5. Work on pronunciation, not just vocabulary
You might know the word “schedule” but pronounce it in a way that confuses native speakers. Tools like Forvo and YouGlish let you hear real people pronouncing words so you can adjust your own pronunciation.
Pay special attention to:
- Word stress (preSENT vs PREsent)
- Sentence stress (emphasising key words)
- Connected speech (how words blend together in natural talking)
Improving your listening
1. Listen to English every day
The single most effective thing you can do is expose yourself to spoken English daily. Podcasts, videos, audio books, news broadcasts. The content matters less than the consistency.
Start with content at your level. If you understand 90% or more, it is too easy. If you understand less than 60%, it is too hard. Aim for 70-80% comprehension and let the gaps fill in over time.

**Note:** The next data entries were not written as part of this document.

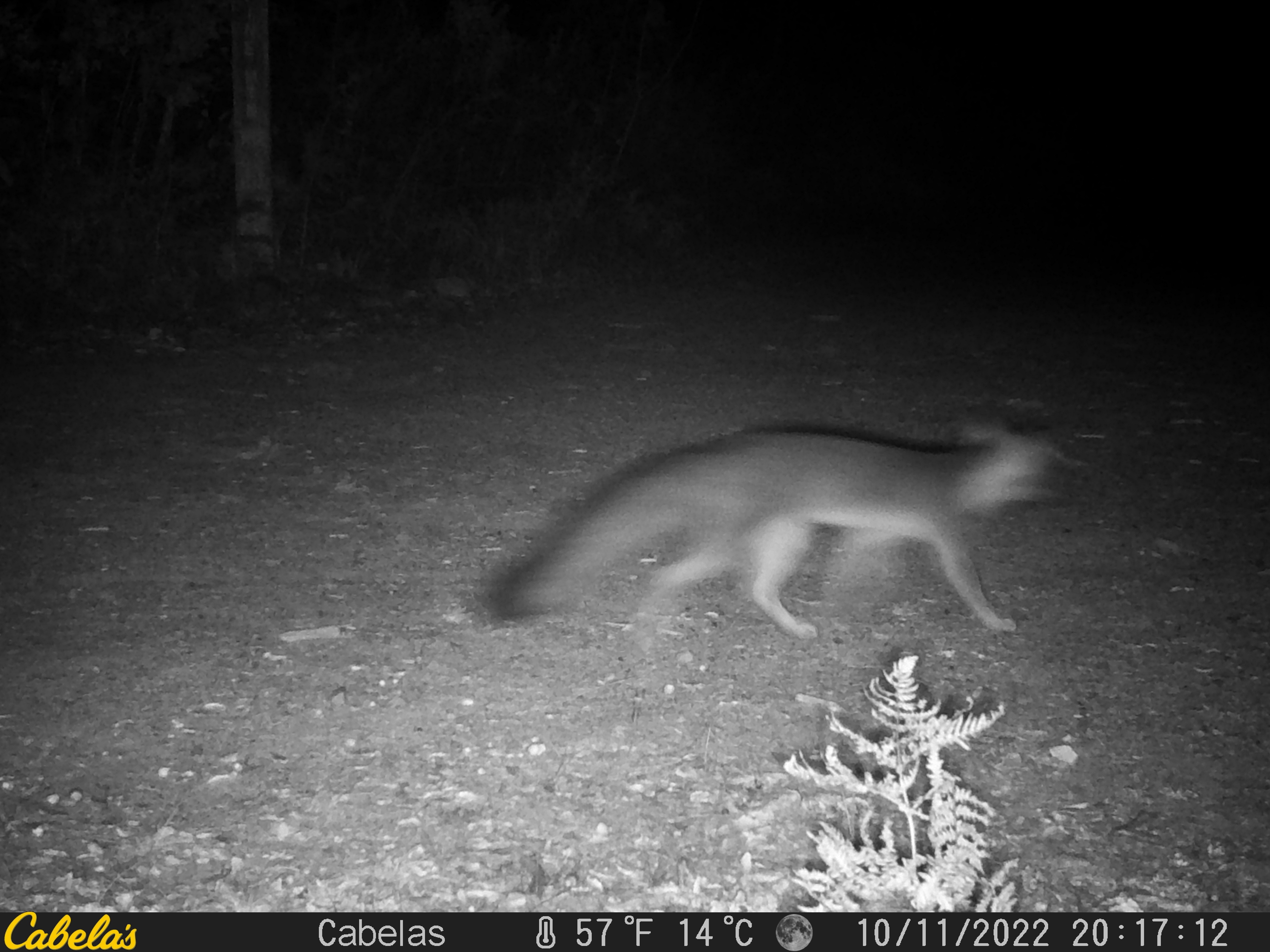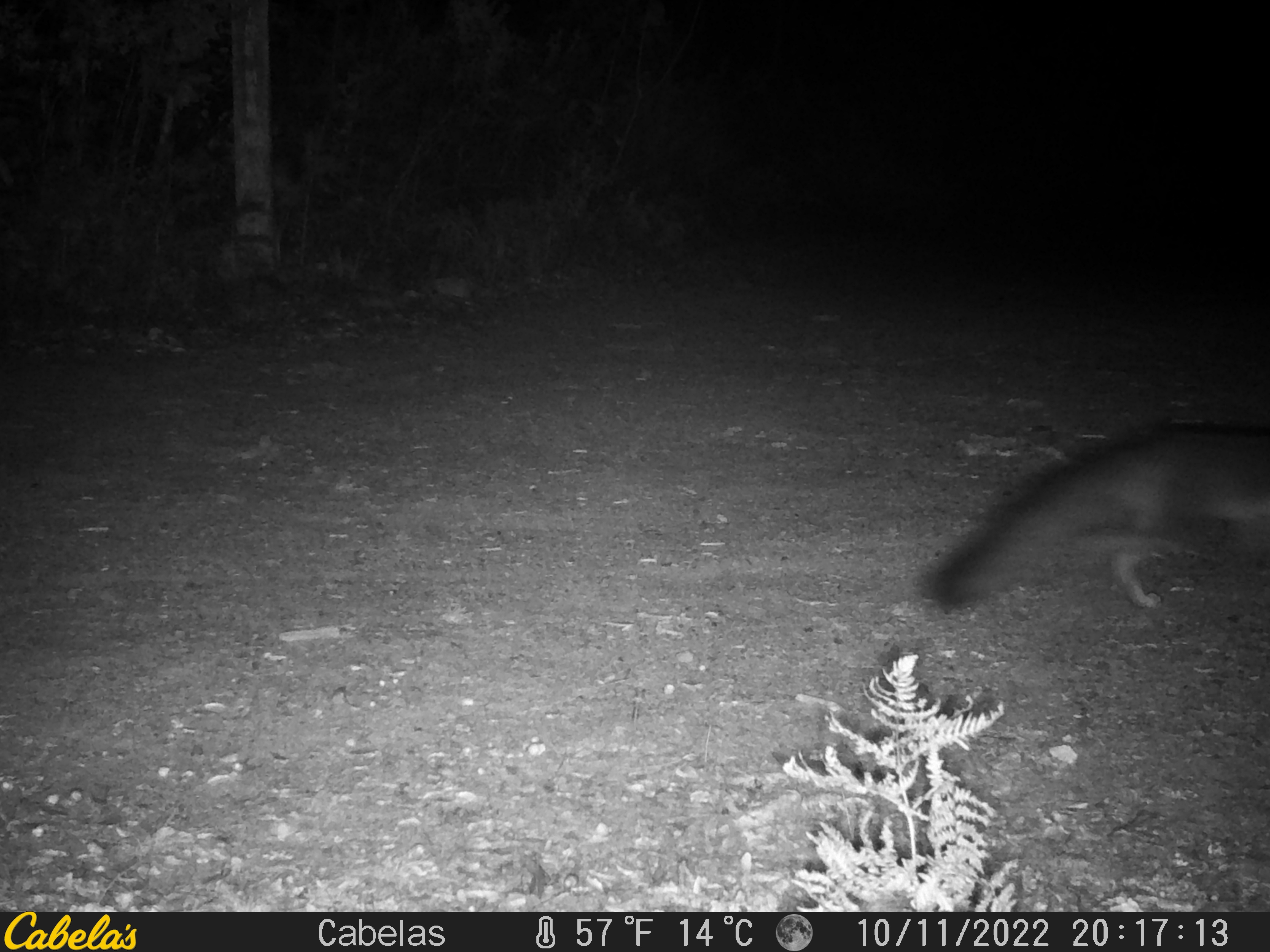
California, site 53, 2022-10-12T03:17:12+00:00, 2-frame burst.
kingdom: Animalia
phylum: Chordata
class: Mammalia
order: Carnivora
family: Canidae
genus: Urocyon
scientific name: Urocyon cinereoargenteus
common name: gray fox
Gray fox (Urocyon cinereoargenteus).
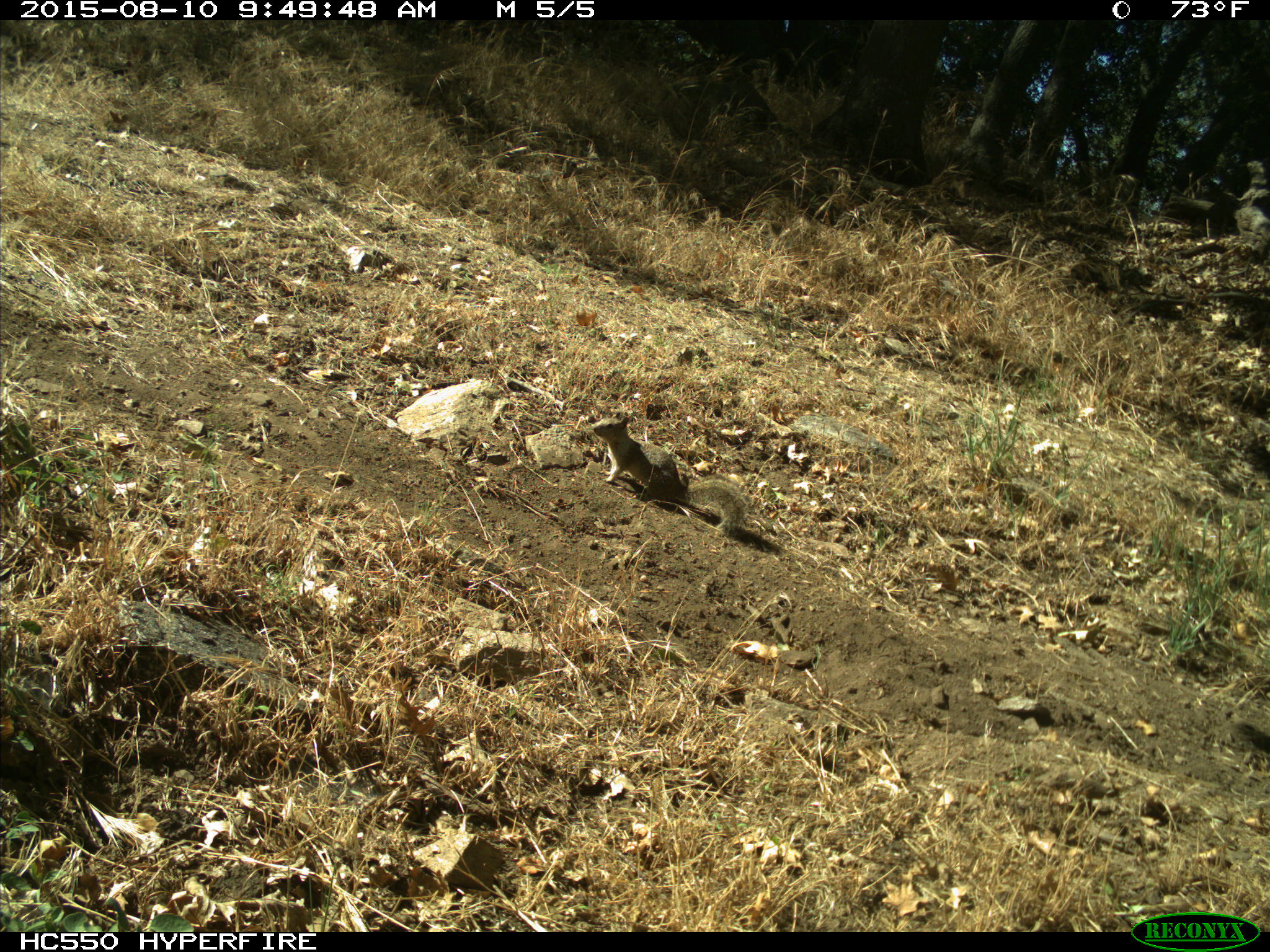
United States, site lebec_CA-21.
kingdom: Animalia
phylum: Chordata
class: Mammalia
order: Rodentia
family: Sciuridae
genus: Otospermophilus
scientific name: Otospermophilus beecheyi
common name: california ground squirrel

2. Practise with different accents
If you only listen to British English, an American colleague might throw you off, and vice versa. Deliberately expose yourself to:
- British English (BBC, The Guardian podcasts)
- American English (NPR, New York Times podcasts)

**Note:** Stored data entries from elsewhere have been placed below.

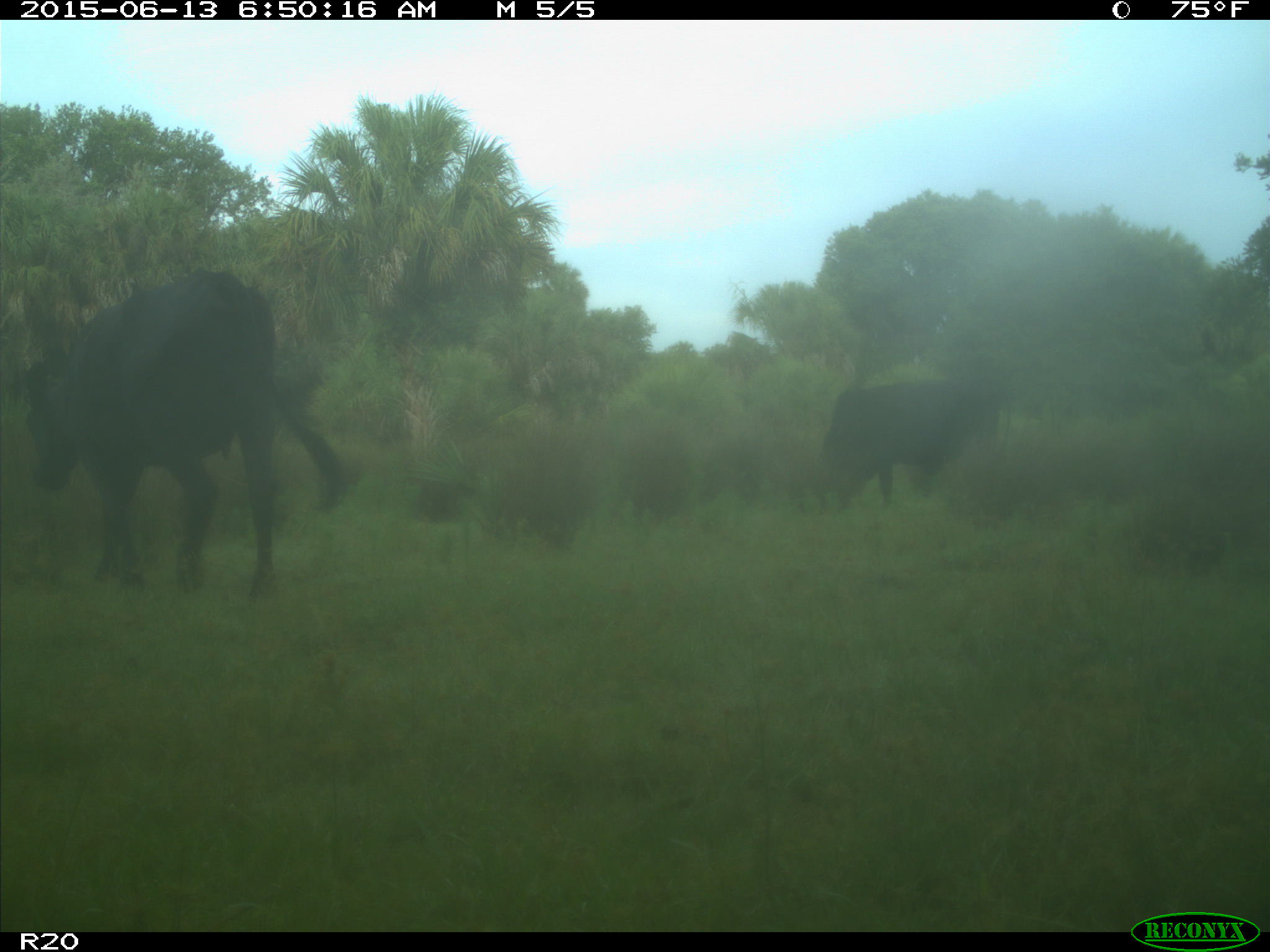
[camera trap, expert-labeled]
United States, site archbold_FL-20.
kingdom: Animalia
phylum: Chordata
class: Mammalia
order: Artiodactyla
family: Bovidae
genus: Bos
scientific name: Bos taurus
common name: domestic cow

- International English (TED Talks feature speakers from every background)
3. Use active listening techniques
Passive listening (having English on in the background) has limited value. Active listening means:
- Listening with a purpose (answering a question, summarising the content)
- Pausing to check your understanding
- Rewinding sections you did not catch
- Writing down new words and phrases
4. Do focused dictation practice
Listen to a 30-second clip and write down exactly what you hear. Then check against the transcript. This exercise reveals the gap between what you think you hear and what was actually said. It is one of the fastest ways to improve listening accuracy.
5. Adjust playback speed
There is no shame in slowing down a podcast to 0.8x speed. It gives your brain more processing time. As your listening improves, gradually increase the speed back to normal, then try 1.2x for a challenge.
Speaking and listening together
The best practice combines both skills:
- Language exchange: Find a partner who wants to practise your language while you practise English. Apps like Tandem and HelloTalk make this easy.
- Shadowing: Listen to a native speaker and repeat what they say immediately, mimicking their rhythm and intonation. This technique improves both pronunciation and listening simultaneously.
- Meeting participation: Volunteer to take notes in English during international meetings. It forces you to listen carefully and produce language in real time.
The role of remote work
Remote and hybrid working has changed how we use spoken English professionally. You might go days without speaking English face-to-face, then suddenly need to perform well on a critical call.
Build regular English speaking practice into your routine, even when your immediate work does not require it. The goal is to maintain your readiness so that you are not starting cold when it matters.
Key takeaways
- Speaking and listening improve with daily, deliberate practice
- Record yourself regularly to track progress
- Expose yourself to different accents and speaking speeds
- Use AI tools for judgment-free conversation practice
- Active listening beats passive exposure every time
- Build consistent practice into your routine, especially in remote roles
The confidence you build through regular practice is what carries you through the moments that matter.